Henry Greenough was born on October 5, 1807 in Newburyport, Massachusetts, United States. He was the fifth of the eleven children of David and Betsey (Bender) Greenough.
After attending George Barrell Emerson’s school at Lancaster, he entered Harvard College in 1823 but left in his junior year because of his father’s financial losses. He studied painting under Professor Bezzuoli at the Royal Academy of Fine Arts, with Thomas Cole, John Cranch, John Gore, and S. F. B. Morse among his fellow students.
During three years Henry helped manage the family properties, drew plans for several buildings, and was a teacher in Mr. Greene’s School at Jamaica Plain. In 1829, through the influence of his friend Washington Allston he received the commission to design the Orthodox Church in Cambridge. His health declining, he sailed that autumn for Marseilles and joined his brother Horatio in Italy. For the next three and a half years he made his headquarters in Florence.
Returning to Boston in 1833, he reassumed the management of the family affairs and redeemed them, after his father’s death in 1836, from an apparently hopeless confusion.

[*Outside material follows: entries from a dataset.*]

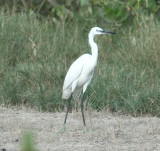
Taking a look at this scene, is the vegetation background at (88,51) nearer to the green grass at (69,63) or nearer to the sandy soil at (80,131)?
the green grass at (69,63)

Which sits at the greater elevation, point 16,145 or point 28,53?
point 28,53

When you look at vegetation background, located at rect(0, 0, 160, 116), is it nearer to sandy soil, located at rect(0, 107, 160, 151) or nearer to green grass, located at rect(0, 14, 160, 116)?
green grass, located at rect(0, 14, 160, 116)

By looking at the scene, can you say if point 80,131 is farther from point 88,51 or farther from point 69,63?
point 88,51

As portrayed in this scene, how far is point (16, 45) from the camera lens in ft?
32.7

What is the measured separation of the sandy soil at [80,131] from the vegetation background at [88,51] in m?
0.30

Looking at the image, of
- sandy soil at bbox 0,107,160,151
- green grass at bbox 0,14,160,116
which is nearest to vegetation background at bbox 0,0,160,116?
green grass at bbox 0,14,160,116

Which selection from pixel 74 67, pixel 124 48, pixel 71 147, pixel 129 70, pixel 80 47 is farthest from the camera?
pixel 80 47

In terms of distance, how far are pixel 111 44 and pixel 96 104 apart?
10.6 ft

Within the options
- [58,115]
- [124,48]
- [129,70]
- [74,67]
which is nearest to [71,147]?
[74,67]

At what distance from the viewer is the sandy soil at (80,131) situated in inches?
221

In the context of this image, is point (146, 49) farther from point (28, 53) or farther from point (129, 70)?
point (28, 53)

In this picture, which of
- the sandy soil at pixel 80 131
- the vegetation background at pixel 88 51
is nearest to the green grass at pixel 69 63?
the vegetation background at pixel 88 51

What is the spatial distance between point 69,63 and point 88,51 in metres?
0.74

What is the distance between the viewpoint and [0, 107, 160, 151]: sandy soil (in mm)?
5613
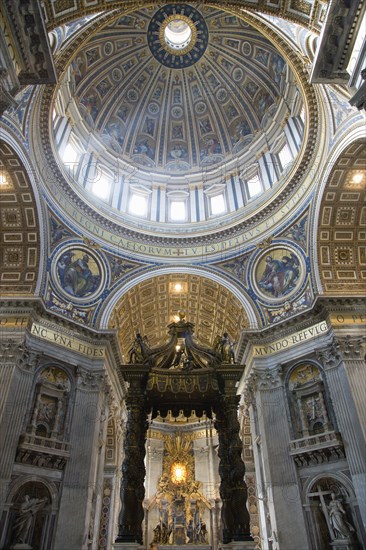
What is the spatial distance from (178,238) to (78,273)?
17.9 feet

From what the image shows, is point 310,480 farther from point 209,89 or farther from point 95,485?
point 209,89

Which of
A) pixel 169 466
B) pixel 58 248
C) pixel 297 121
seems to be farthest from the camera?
pixel 169 466

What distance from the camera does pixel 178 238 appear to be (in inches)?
832

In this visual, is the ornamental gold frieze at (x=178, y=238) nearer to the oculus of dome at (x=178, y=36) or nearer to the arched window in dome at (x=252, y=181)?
the arched window in dome at (x=252, y=181)

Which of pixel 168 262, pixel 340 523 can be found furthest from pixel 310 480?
pixel 168 262

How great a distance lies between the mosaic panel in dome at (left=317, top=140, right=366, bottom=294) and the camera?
16703mm

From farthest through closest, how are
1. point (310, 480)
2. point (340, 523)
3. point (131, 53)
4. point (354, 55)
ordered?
point (131, 53) → point (310, 480) → point (340, 523) → point (354, 55)

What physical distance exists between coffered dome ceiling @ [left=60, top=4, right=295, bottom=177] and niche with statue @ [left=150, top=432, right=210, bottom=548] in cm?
1980

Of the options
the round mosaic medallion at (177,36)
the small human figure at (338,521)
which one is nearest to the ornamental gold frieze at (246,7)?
the round mosaic medallion at (177,36)

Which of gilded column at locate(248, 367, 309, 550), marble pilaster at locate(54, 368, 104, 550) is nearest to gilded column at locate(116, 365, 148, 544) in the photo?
marble pilaster at locate(54, 368, 104, 550)

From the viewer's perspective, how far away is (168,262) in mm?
20547

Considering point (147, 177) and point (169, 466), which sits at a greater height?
point (147, 177)

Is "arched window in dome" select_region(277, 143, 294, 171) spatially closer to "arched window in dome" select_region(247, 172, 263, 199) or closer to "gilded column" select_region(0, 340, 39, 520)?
"arched window in dome" select_region(247, 172, 263, 199)

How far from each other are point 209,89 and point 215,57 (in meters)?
1.74
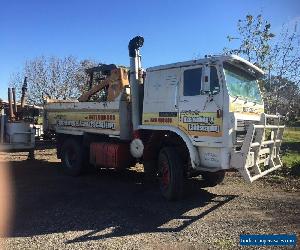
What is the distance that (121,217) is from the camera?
23.6 ft

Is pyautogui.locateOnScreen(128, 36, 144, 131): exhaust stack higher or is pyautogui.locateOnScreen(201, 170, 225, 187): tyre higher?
pyautogui.locateOnScreen(128, 36, 144, 131): exhaust stack

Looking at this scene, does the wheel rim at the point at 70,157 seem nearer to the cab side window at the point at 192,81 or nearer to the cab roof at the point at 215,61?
the cab roof at the point at 215,61

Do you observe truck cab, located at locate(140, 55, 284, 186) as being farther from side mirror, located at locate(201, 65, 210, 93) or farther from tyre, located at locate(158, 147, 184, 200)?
tyre, located at locate(158, 147, 184, 200)

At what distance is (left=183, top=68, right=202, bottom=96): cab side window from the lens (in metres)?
→ 7.96

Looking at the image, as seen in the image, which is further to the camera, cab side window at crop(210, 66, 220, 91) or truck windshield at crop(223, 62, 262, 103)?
truck windshield at crop(223, 62, 262, 103)

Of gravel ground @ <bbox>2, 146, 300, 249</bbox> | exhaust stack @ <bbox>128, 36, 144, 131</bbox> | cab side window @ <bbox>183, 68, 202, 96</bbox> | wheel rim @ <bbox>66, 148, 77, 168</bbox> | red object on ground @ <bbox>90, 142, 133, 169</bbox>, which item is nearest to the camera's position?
gravel ground @ <bbox>2, 146, 300, 249</bbox>

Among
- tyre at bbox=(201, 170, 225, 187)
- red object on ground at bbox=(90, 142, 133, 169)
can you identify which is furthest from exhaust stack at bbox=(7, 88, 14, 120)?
tyre at bbox=(201, 170, 225, 187)

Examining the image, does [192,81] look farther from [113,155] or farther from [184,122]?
[113,155]

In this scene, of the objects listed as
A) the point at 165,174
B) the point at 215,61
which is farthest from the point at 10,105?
the point at 215,61

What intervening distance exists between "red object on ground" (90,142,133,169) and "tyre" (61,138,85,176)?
814 mm

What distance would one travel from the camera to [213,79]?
7.68 meters

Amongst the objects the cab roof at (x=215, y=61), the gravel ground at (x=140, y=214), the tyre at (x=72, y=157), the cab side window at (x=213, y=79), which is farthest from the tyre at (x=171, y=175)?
the tyre at (x=72, y=157)

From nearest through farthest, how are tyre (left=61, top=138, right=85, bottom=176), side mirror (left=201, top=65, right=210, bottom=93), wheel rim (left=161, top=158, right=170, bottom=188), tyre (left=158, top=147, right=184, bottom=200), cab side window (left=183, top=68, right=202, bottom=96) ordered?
side mirror (left=201, top=65, right=210, bottom=93), cab side window (left=183, top=68, right=202, bottom=96), tyre (left=158, top=147, right=184, bottom=200), wheel rim (left=161, top=158, right=170, bottom=188), tyre (left=61, top=138, right=85, bottom=176)

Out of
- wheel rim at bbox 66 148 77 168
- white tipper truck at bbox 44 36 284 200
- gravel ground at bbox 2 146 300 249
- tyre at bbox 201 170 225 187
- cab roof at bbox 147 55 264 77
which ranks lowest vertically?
gravel ground at bbox 2 146 300 249
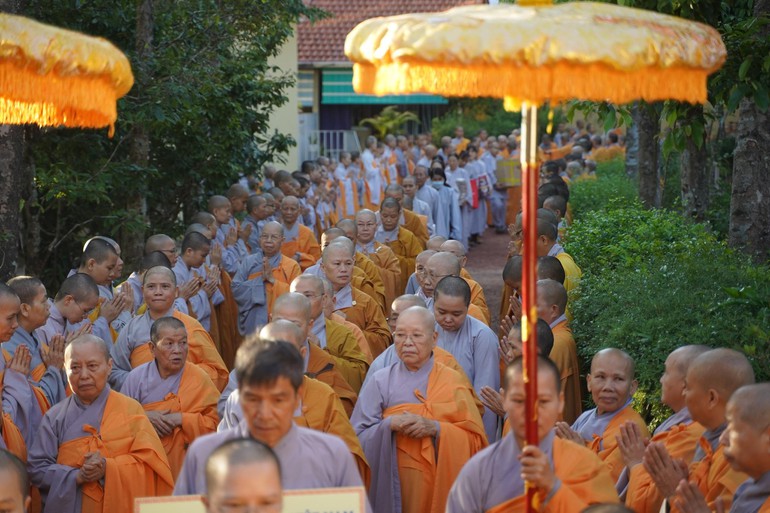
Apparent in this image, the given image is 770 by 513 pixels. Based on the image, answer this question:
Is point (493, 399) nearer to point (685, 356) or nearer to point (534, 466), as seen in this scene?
point (685, 356)

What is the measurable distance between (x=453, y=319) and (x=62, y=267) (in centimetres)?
755

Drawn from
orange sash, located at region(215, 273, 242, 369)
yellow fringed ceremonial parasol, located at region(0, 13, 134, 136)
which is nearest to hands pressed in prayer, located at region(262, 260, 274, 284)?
orange sash, located at region(215, 273, 242, 369)

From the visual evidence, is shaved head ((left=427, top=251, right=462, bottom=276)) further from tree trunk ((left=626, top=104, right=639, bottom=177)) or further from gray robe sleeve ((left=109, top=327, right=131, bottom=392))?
tree trunk ((left=626, top=104, right=639, bottom=177))

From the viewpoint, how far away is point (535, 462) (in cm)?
479

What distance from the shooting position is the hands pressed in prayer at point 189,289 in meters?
11.6

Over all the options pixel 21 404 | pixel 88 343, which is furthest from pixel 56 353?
pixel 88 343

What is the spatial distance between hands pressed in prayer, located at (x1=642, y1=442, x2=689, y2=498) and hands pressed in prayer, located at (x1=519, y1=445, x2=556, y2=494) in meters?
0.89

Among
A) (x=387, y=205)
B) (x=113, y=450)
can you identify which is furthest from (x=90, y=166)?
(x=113, y=450)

In 1844, upon Allston’s death, he was employed to clean and prepare for exhibition Allston’s huge unfinished picture, “The Feast of Belshazzar. ” At the request of Richard Henry Dana, he wrote for the Boston Post two notable articles on the coloring and composition of the picture. In 1845 he sailed with his wife and child for Italy and spent nearly five years in Southern Europe.
During 1848-49 the Greenoughs saw much of Margaret Fuller, the Brownings, and their friends. They returned to Boston in July 1850, and Greenough was soon engaged in designing the Cambridgeport Athenaeum.
In 1852, working with Italian fresco painters whose temperament and language he thoroughly understood, he superintended the decoration of the Crystal Palace in New York. In The Industry of All Nations: An Illustrated Weekly Record of the Crystal Palace Exhibition, he explained his theories of decoration.
On March 18, 1837, he married Frances Boott, by whom he had two sons.